Près de 2 ans après les premières alertes de Générations Futures, l’Anses confirme la présence généralisée de TFA dans l’eau potable. Le TFA est toxique pour le foie et suspecté d'être toxique pour la reproduction humaine.
L’Anses publie aujourd’hui mercredi 3 décembre les résultats de sa dernière campagne exploratoire de mesures des PFAS dans l’eau potable, une problématique cruciale dont nous vous parlons dans notre livre-journal EAU. Cette campagne a recherché durant 2023-2025 les 20 PFAS de la directive eau potable, ainsi que 15 autres substances PFAS susceptibles d’être présentes dans l’eau.

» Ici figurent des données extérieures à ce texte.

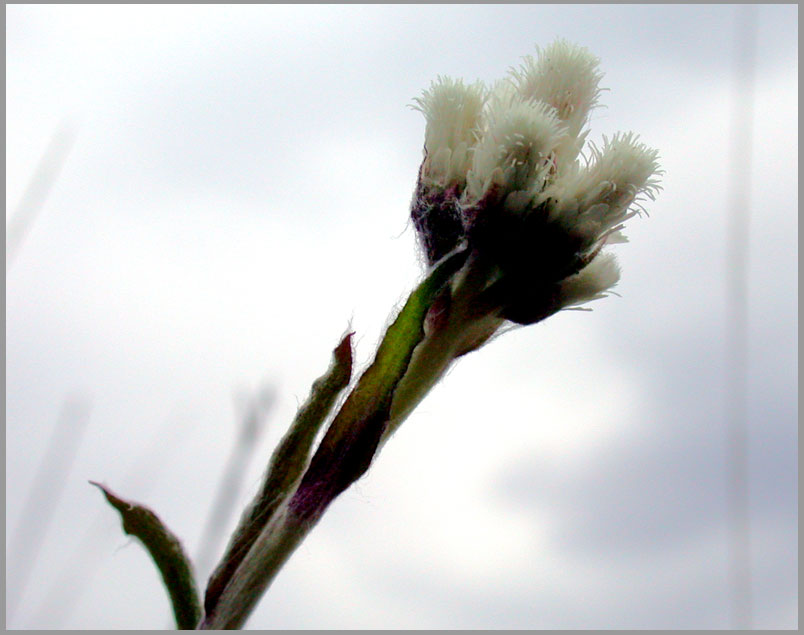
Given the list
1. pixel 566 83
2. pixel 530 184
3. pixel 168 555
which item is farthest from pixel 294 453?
pixel 566 83

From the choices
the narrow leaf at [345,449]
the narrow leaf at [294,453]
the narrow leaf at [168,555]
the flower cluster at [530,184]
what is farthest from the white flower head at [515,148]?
the narrow leaf at [168,555]

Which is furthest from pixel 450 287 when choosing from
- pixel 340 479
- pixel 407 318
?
pixel 340 479

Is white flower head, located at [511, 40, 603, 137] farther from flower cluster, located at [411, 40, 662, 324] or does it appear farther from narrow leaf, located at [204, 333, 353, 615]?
narrow leaf, located at [204, 333, 353, 615]

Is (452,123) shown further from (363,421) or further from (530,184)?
(363,421)

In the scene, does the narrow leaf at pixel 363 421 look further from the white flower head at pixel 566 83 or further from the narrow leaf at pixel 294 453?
the white flower head at pixel 566 83

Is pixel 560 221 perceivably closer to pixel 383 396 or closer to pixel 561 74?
pixel 561 74
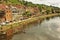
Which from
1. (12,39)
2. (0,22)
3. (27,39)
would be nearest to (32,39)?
(27,39)

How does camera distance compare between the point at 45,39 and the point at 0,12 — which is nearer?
the point at 45,39

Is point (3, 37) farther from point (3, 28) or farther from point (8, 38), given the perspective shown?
point (3, 28)

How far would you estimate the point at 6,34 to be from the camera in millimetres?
60938

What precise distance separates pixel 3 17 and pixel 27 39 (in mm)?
29622

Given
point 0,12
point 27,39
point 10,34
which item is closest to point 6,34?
point 10,34

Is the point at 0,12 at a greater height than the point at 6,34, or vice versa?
the point at 0,12

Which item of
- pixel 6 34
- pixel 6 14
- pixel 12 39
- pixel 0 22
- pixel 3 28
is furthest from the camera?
pixel 6 14

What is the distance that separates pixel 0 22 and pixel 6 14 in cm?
911

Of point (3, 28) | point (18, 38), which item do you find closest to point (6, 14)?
point (3, 28)

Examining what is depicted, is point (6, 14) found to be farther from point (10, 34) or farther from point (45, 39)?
point (45, 39)

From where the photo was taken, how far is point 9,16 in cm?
8719

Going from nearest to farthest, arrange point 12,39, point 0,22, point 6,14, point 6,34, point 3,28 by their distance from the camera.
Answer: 1. point 12,39
2. point 6,34
3. point 3,28
4. point 0,22
5. point 6,14

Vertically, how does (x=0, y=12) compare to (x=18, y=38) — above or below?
above

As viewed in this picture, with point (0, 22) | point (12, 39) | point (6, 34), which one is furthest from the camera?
point (0, 22)
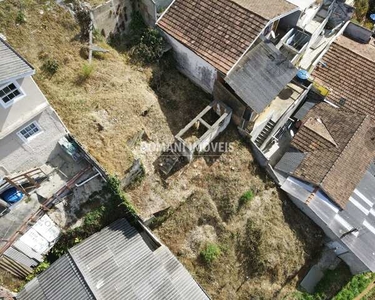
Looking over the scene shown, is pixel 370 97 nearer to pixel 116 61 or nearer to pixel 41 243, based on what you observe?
pixel 116 61

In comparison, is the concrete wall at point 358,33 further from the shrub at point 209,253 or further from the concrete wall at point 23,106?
the concrete wall at point 23,106

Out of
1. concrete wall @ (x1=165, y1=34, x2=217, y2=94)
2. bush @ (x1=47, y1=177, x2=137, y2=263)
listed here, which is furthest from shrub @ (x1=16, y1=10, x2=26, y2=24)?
bush @ (x1=47, y1=177, x2=137, y2=263)

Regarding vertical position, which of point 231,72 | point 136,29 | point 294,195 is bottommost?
point 294,195

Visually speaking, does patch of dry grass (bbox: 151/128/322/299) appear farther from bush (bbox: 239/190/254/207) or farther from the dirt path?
the dirt path

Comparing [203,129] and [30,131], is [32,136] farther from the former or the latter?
[203,129]

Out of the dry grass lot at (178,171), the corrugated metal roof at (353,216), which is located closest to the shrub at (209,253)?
the dry grass lot at (178,171)

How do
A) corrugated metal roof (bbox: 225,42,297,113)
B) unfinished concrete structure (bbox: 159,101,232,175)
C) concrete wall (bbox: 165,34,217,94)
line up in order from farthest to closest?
concrete wall (bbox: 165,34,217,94) → corrugated metal roof (bbox: 225,42,297,113) → unfinished concrete structure (bbox: 159,101,232,175)

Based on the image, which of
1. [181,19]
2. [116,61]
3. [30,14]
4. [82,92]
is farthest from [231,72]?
[30,14]

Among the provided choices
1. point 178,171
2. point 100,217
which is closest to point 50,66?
point 100,217
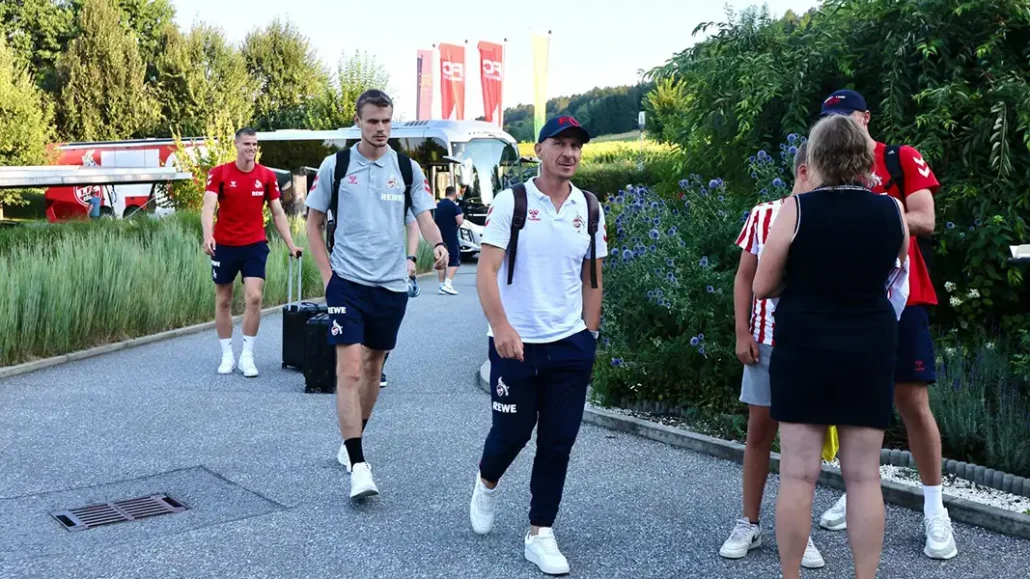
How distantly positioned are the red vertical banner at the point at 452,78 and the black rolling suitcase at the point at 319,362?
3383 cm

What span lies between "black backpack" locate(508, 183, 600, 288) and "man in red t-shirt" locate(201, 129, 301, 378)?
511cm

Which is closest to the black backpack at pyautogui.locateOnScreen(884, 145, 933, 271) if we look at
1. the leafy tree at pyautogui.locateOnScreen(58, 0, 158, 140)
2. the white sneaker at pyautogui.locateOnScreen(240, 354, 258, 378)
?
the white sneaker at pyautogui.locateOnScreen(240, 354, 258, 378)

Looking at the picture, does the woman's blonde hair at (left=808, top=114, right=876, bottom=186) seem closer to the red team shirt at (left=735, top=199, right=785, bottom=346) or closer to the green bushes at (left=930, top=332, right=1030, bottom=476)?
the red team shirt at (left=735, top=199, right=785, bottom=346)

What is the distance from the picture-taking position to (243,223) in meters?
9.50

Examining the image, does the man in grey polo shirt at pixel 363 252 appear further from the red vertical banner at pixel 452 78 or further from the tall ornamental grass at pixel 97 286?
the red vertical banner at pixel 452 78

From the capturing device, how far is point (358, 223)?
594 cm

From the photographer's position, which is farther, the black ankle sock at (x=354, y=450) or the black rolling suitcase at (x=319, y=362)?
the black rolling suitcase at (x=319, y=362)

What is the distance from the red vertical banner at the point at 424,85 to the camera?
1754 inches

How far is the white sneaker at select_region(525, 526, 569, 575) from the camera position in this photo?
4.57 m

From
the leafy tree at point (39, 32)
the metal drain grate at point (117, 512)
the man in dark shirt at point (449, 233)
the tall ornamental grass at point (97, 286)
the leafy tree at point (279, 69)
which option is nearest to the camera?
the metal drain grate at point (117, 512)

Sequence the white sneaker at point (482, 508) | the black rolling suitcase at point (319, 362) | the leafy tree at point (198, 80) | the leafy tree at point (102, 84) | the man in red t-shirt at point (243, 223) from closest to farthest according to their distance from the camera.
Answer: the white sneaker at point (482, 508) → the black rolling suitcase at point (319, 362) → the man in red t-shirt at point (243, 223) → the leafy tree at point (102, 84) → the leafy tree at point (198, 80)

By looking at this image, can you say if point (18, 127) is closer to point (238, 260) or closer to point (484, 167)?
point (484, 167)

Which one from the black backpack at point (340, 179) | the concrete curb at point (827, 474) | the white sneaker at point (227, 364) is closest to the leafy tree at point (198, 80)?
the white sneaker at point (227, 364)

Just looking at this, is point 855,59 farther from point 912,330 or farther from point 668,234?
point 912,330
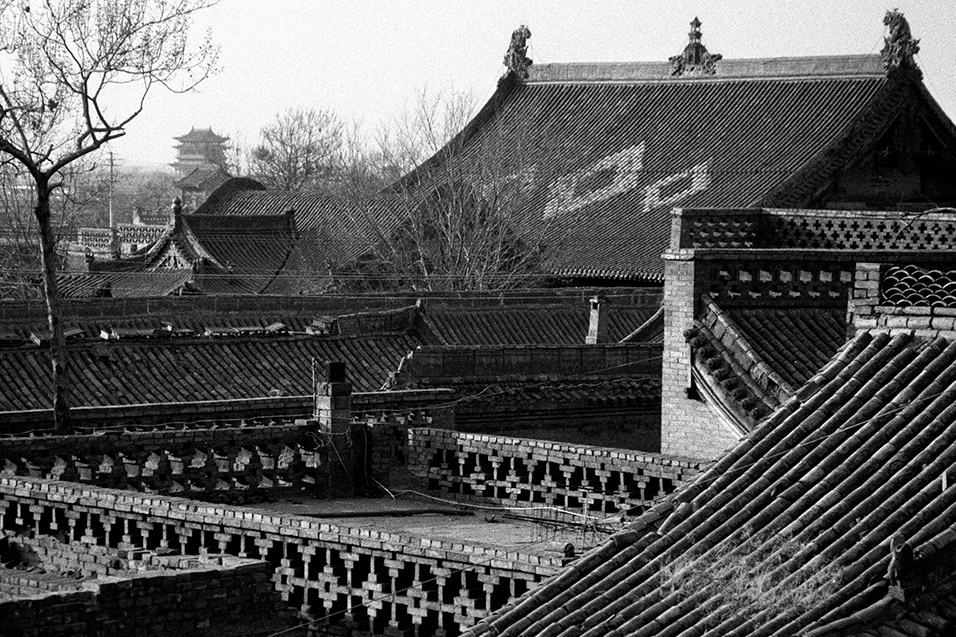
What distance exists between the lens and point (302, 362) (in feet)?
86.4

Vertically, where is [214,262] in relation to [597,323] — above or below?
above

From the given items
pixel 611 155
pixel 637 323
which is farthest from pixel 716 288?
pixel 611 155

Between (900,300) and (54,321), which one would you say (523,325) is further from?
(900,300)

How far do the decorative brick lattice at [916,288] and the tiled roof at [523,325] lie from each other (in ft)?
55.7

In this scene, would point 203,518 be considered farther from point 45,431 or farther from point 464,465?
point 45,431

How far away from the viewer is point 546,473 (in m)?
16.8

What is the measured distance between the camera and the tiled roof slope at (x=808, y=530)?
10391mm

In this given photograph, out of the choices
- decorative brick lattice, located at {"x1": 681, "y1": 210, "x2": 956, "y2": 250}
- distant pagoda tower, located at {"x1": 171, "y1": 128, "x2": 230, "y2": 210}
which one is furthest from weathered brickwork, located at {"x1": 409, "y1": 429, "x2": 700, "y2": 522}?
distant pagoda tower, located at {"x1": 171, "y1": 128, "x2": 230, "y2": 210}

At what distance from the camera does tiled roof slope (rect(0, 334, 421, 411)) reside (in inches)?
947

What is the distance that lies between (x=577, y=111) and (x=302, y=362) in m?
24.3

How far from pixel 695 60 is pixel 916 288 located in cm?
3617

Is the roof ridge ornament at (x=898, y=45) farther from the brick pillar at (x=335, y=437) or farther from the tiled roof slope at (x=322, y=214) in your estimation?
the brick pillar at (x=335, y=437)

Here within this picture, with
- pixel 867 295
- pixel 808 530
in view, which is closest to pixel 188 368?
pixel 867 295

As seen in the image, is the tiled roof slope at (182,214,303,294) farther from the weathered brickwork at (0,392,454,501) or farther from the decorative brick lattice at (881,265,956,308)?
the decorative brick lattice at (881,265,956,308)
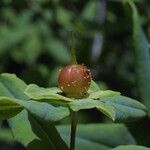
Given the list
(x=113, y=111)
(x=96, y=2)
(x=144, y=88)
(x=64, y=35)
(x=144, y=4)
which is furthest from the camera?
(x=64, y=35)

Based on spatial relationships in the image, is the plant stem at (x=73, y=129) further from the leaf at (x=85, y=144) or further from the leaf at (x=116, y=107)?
the leaf at (x=85, y=144)

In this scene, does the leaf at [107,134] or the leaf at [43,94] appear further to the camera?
the leaf at [107,134]

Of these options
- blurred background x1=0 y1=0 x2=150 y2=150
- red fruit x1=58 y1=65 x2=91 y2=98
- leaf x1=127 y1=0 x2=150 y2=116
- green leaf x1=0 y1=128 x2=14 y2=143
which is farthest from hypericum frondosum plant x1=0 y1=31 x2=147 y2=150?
green leaf x1=0 y1=128 x2=14 y2=143

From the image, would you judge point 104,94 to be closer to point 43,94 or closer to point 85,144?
point 43,94

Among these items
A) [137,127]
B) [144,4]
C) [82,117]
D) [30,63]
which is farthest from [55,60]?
[137,127]

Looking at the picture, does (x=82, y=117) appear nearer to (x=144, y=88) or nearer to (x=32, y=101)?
(x=144, y=88)

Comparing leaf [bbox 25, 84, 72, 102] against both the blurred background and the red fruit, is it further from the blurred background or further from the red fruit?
the blurred background

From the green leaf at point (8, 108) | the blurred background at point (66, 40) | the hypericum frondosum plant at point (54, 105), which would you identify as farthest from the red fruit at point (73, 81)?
the blurred background at point (66, 40)
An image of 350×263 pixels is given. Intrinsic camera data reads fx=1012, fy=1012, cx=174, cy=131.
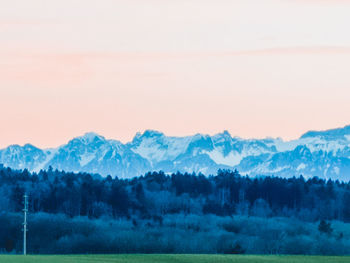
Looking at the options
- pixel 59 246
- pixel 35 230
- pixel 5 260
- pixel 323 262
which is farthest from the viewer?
pixel 35 230

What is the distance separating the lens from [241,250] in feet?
569

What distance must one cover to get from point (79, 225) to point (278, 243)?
3761 cm

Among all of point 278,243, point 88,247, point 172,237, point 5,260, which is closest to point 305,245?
point 278,243

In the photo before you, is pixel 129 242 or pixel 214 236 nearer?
pixel 129 242

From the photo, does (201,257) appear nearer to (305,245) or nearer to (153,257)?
(153,257)

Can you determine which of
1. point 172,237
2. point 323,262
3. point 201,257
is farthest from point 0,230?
point 323,262

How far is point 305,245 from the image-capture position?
179750mm

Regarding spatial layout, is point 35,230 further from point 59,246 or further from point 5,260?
point 5,260

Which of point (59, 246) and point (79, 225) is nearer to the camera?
point (59, 246)

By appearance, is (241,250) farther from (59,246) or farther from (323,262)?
(323,262)

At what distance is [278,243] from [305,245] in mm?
8422

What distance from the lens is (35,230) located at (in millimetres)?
182375

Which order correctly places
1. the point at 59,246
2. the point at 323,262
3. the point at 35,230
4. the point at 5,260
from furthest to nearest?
the point at 35,230 < the point at 59,246 < the point at 323,262 < the point at 5,260

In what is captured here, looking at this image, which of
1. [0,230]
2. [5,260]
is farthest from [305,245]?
[5,260]
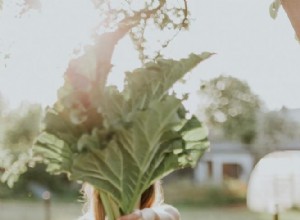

Sur plus de 600 prélèvements d’eau potable à travers le pays, 92,2 % contiennent des traces d’acide trifluoroacétique (TFA), le plus petit des PFAS. Encore mal étudié, il est en voie d’être classé toxique pour la reproduction dans l’Union européenne (UE), et présente aussi des indices de toxicité pour le foie.
« Dans l’eau brute ou distribuée, le TFA a été retrouvé à plus de 100 ng/L. Si la limite réglementaire pour les métabolites de pesticides pertinents (dont fait partie le TFA) était appliquée, l’eau potable en France serait ainsi “non conforme” à la réglementation dans 92% des situations », décrypte l’ONG Générations Futures.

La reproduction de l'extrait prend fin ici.